Wobbly bicycle of leadership

The preoccupation with leadership distorts our understanding of what makes businesses thrive. Take this article, The Art of Leadership and Riding a Bicycle. (The source Culture University is an educational blog that counts on its faculty Edgar Schein, renowned Professor Emeritus of MIT Sloan.) The author Tom Crane suggests the bicycle as a metaphor for leadership: ‘[starting] with the bicycle seat, this is from where leadership operates, steering and empowering the organization’.

This piece is typical of writing on leadership, and toward the end you will find several ‘implications’. These, however, have little to do with the author’s original premise and the bicycle metaphor baffles more than it illuminates. Still, the image – if it says anything – highlights common misconceptions about leadership versus doing (i.e., day-to-day effort to create the products and services for which an organisation exists).

Who cranks the pedals anyway?

Leadership does not generate products or services. It does not design new railway carriages, manufacture chocolate biscuits, or answer customers’ phone calls. Nor does leadership account for the business of operations, marketing, compliance or any other function you care to name.
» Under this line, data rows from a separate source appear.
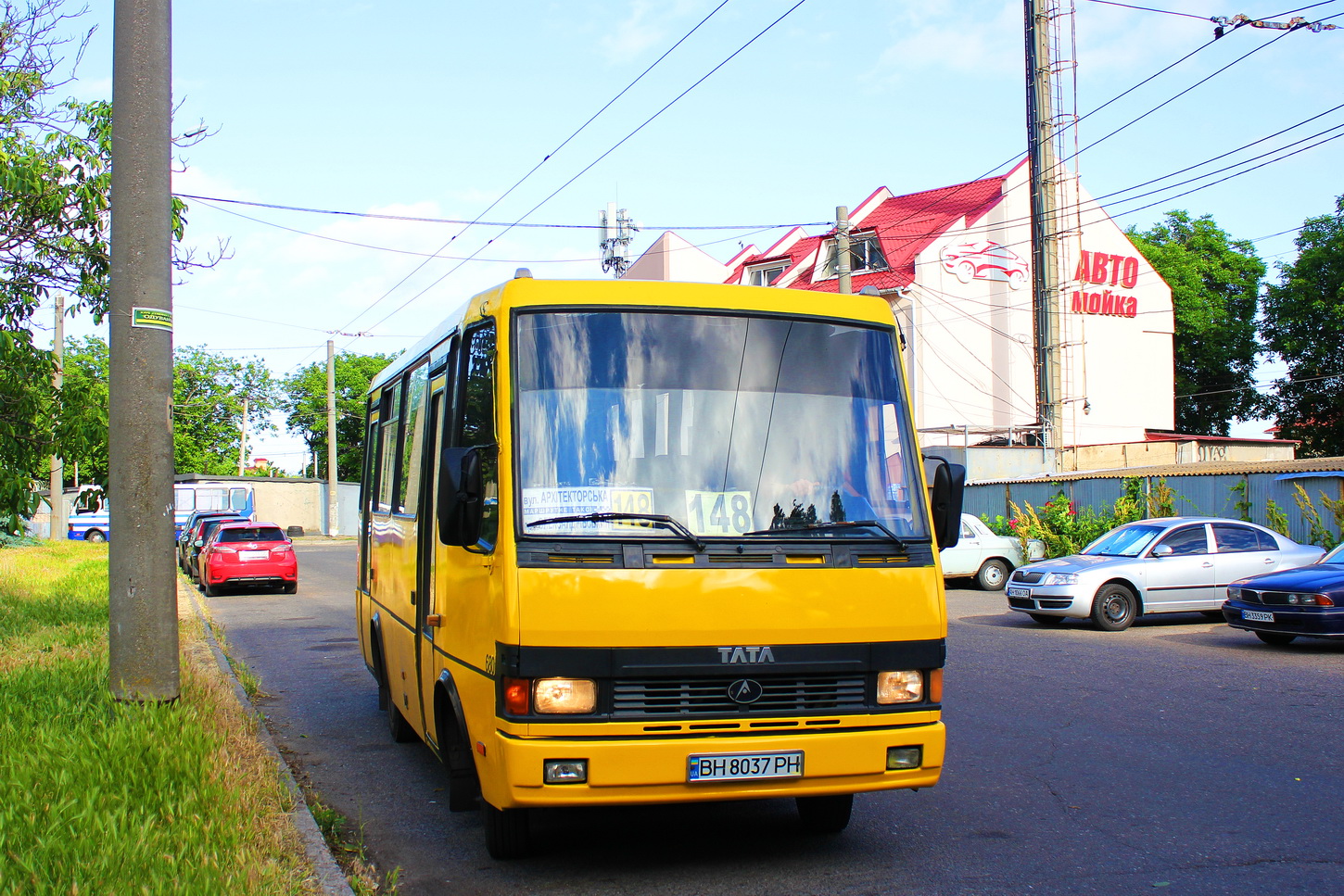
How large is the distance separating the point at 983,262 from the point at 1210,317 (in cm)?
1532

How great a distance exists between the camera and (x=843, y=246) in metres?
22.5

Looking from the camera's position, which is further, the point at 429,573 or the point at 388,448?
the point at 388,448

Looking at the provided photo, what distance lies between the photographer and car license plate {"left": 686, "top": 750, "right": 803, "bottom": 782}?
15.9 feet

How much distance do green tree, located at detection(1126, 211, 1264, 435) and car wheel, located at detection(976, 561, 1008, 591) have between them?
105 feet

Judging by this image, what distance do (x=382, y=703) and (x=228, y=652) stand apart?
4964 mm

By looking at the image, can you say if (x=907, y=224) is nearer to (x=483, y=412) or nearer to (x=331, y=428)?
(x=331, y=428)

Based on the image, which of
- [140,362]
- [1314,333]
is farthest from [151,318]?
A: [1314,333]

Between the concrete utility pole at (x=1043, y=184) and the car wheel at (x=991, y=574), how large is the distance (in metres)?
8.62

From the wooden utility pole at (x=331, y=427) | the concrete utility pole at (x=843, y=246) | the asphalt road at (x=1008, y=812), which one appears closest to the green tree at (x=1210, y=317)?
the concrete utility pole at (x=843, y=246)

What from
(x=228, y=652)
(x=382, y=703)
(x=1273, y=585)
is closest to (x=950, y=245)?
(x=1273, y=585)

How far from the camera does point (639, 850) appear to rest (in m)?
5.67

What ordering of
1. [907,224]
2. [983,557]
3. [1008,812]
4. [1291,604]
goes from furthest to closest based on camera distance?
1. [907,224]
2. [983,557]
3. [1291,604]
4. [1008,812]

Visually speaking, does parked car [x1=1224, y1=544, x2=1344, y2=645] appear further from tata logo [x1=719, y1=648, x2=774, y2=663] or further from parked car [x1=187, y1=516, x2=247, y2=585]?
parked car [x1=187, y1=516, x2=247, y2=585]

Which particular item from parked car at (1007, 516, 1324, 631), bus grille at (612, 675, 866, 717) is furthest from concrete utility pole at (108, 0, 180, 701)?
parked car at (1007, 516, 1324, 631)
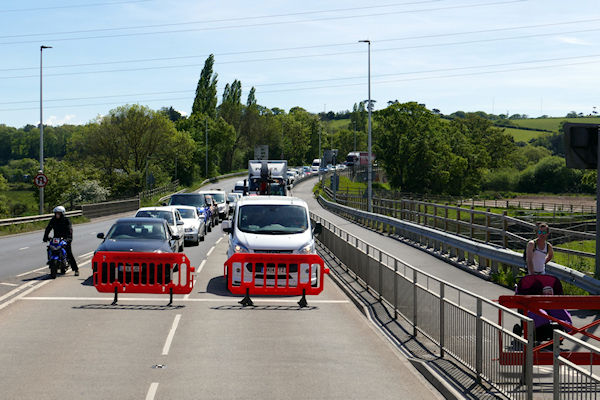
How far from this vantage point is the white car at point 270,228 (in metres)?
16.5

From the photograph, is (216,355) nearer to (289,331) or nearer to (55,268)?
(289,331)

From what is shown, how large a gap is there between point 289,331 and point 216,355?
219 cm

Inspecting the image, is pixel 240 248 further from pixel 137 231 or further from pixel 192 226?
pixel 192 226

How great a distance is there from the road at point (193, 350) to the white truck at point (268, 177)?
26674 mm

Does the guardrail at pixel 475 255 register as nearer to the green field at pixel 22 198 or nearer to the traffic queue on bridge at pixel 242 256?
the traffic queue on bridge at pixel 242 256

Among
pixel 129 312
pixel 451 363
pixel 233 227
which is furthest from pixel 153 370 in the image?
pixel 233 227

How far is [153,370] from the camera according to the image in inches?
373

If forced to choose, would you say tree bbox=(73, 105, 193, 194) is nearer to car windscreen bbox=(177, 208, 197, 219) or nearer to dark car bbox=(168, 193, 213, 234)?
dark car bbox=(168, 193, 213, 234)

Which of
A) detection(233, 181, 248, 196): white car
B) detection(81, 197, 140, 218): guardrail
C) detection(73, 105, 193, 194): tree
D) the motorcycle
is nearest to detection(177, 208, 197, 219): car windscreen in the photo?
detection(233, 181, 248, 196): white car

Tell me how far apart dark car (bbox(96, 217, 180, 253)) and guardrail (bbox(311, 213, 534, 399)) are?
Result: 5.73 metres

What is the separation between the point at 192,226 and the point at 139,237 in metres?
10.8

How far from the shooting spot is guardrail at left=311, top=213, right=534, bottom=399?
24.9ft

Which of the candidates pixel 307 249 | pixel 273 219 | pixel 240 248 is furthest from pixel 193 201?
pixel 307 249

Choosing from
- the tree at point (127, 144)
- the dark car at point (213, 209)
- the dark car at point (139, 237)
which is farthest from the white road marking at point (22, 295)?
the tree at point (127, 144)
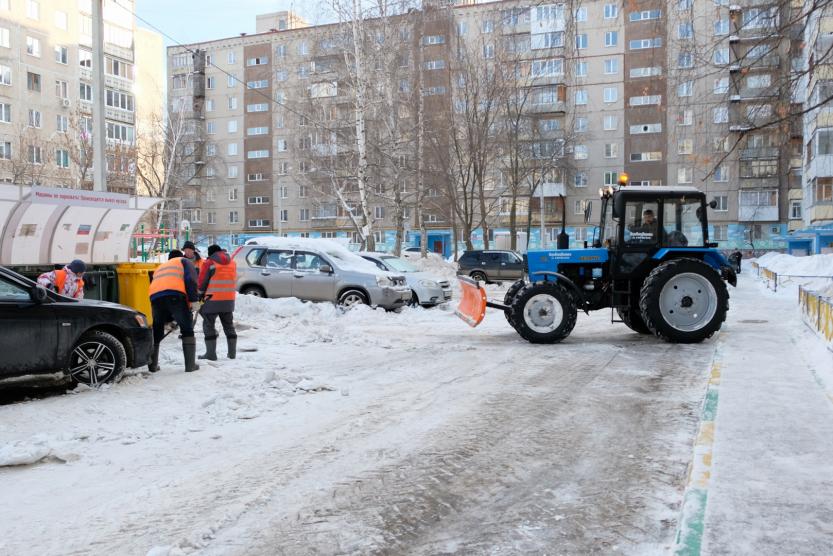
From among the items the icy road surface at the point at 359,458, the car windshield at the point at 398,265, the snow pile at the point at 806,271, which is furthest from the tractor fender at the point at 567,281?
the snow pile at the point at 806,271

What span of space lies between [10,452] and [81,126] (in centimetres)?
4198

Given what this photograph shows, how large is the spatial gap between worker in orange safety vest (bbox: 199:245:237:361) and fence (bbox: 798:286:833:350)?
8633 millimetres

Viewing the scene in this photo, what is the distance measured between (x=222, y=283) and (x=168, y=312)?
104 cm

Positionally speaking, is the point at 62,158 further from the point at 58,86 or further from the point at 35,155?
the point at 58,86

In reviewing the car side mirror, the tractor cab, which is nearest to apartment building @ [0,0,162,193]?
the tractor cab

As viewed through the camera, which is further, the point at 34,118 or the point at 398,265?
the point at 34,118

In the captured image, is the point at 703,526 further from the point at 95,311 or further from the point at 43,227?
the point at 43,227

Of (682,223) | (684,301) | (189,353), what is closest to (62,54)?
(189,353)

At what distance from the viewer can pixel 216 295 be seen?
10.7 m

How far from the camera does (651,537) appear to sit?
4184 millimetres

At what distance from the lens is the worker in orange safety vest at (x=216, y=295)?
416 inches

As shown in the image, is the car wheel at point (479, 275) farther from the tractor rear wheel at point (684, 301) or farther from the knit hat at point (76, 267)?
the knit hat at point (76, 267)

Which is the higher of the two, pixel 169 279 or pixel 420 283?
pixel 169 279

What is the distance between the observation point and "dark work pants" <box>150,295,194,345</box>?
32.2 feet
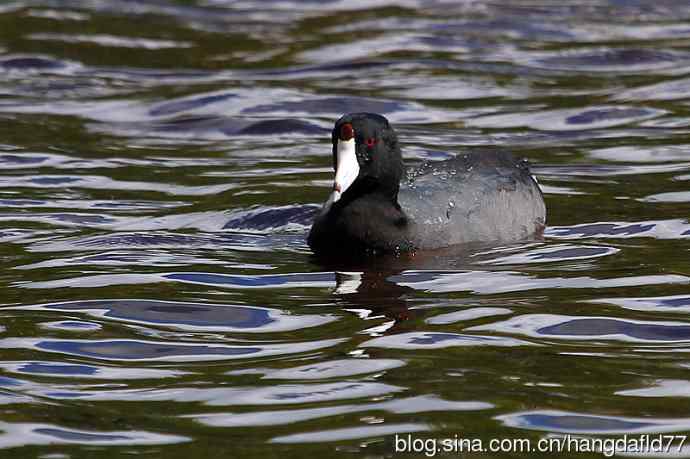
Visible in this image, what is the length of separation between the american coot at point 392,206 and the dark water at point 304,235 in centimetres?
21

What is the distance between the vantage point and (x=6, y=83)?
14.0 metres

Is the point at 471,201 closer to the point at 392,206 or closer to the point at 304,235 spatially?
the point at 392,206

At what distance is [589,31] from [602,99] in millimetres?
2954

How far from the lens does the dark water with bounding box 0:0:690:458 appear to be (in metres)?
5.45

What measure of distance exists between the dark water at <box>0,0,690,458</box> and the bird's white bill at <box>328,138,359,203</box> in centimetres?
44

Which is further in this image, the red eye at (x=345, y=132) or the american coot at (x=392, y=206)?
the american coot at (x=392, y=206)

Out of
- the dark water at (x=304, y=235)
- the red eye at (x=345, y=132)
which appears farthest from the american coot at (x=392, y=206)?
the dark water at (x=304, y=235)

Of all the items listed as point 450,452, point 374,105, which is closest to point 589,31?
point 374,105

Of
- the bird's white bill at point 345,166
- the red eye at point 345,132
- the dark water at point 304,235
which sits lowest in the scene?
the dark water at point 304,235

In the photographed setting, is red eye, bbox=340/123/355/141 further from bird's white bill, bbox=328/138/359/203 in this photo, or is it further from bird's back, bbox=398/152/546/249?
bird's back, bbox=398/152/546/249

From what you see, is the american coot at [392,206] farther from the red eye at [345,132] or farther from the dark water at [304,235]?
the dark water at [304,235]

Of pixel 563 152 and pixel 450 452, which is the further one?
pixel 563 152

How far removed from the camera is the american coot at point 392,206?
8367mm

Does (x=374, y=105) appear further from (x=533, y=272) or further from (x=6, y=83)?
(x=533, y=272)
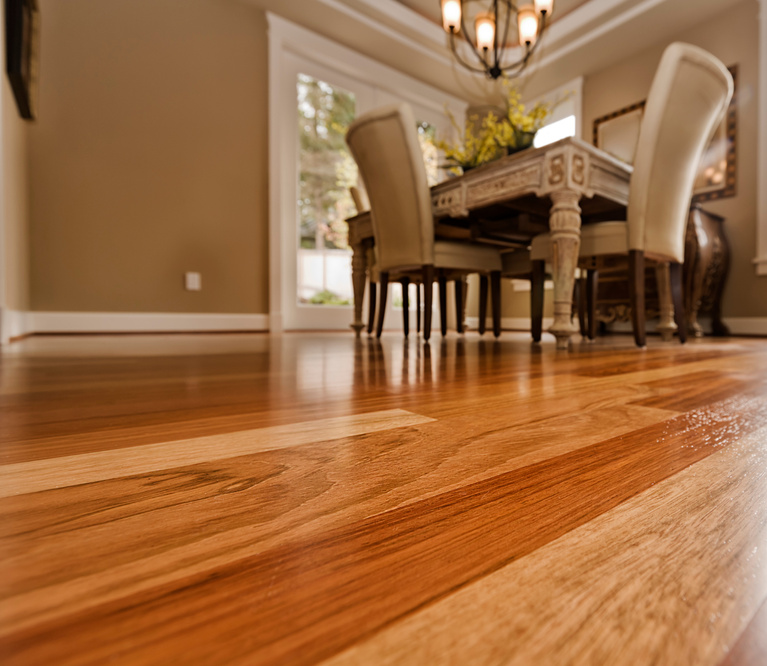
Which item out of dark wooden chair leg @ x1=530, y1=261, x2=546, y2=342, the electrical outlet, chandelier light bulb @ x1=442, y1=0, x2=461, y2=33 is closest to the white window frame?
the electrical outlet

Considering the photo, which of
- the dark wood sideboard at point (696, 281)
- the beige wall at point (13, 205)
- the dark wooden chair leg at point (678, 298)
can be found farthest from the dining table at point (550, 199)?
the beige wall at point (13, 205)

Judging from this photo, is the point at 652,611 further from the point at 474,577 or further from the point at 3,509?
the point at 3,509

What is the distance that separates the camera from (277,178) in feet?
10.9

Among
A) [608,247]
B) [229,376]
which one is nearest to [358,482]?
[229,376]

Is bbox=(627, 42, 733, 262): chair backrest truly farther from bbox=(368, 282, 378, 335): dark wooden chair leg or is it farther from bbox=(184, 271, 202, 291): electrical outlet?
bbox=(184, 271, 202, 291): electrical outlet

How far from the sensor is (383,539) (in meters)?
0.17

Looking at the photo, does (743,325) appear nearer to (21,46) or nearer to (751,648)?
(751,648)

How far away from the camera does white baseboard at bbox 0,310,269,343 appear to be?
251 centimetres

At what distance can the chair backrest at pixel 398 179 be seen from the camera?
189 centimetres

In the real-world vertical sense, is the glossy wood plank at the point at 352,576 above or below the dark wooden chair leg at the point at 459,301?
below

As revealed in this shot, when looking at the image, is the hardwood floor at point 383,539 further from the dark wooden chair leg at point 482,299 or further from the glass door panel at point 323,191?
the glass door panel at point 323,191

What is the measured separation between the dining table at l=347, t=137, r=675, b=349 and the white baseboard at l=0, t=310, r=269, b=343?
169 centimetres

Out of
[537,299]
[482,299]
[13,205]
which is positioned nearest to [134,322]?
[13,205]

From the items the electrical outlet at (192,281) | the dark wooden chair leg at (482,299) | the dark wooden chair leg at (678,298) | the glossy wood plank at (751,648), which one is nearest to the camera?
the glossy wood plank at (751,648)
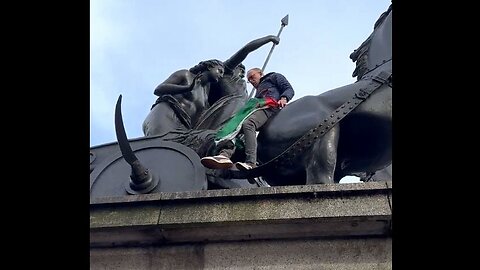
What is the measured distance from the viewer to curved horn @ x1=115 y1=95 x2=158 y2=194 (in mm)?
5855

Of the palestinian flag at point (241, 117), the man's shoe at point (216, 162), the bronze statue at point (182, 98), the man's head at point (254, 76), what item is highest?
the bronze statue at point (182, 98)

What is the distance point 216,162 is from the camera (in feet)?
19.2

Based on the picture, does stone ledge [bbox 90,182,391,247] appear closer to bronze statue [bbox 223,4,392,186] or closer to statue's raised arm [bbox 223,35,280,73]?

Such outputs come from more directly ‘productive’ activities, when colleagues work together toward an agreed purpose. In other words, if there be a bicycle at all, then it is not pedalled by leaders but by the broader employee population. (If leaders are pedalling, then whilst in the saddle they are doing something alongside their leadership duties.)

Role of leadership

The motive energy and power of an organisation are found in its capacity to translate resources — time, skills, capital, relationships and so on — into value for employees, customers and shareholders. Leadership enables this effort by creating the conditions for strong performance and, as it were, oiling the wheels and keeping the system on course: leaders direct and guide; they help people to avoid obstacles – arguably a metaphorical ‘steering’. Their job is to keep the organisation aligned with its business purpose (see my article Why Management Exists).

Nevertheless, unlike the rider of a bicycle, leadership is not the horsepower within a business. Leaders do not operate the pedals. Imagine what would happen if all employees involved themselves in leadership all of the time — plainly, the answer is very little.

Employee engagement risks

Exaggerated notions of the role and value of leadership burden people in management positions. This thinking also demotivates those whose job is to produce core outputs. Our obsession harms wider employee engagement. It causes other ‘alignment’ obstacles – resources are siphoned into the business of leadership rather than invested in the business of – well – the business. (Read Why 40 Hours’ Work Makes Only 20 Hours’ Difference for how this makes everyone’s job harder.)

Of course, in a fast-evolving marketplace no organisation will go far without sound leadership. Still, a firm that does not champion ‘productive’ employees will go nowhere at all. Rather like Crane’s bicycle.

In tandem

On that original metaphor, I remain unconvinced that employees be merely, to quote Crane, the ‘back tire’ – spinning in dizzy circles under the Lycra-clad thighs of leadership, one assumes.

People will be better engaged, and business will thrive, when we embrace a more precise and relevant notion of leadership. This culture change will allow firms to champion the indispensable value of (and invest in) other, more directly productive efforts. Everyone will prosper when people work together, harnessing differences but as equals – in tandem, if you must.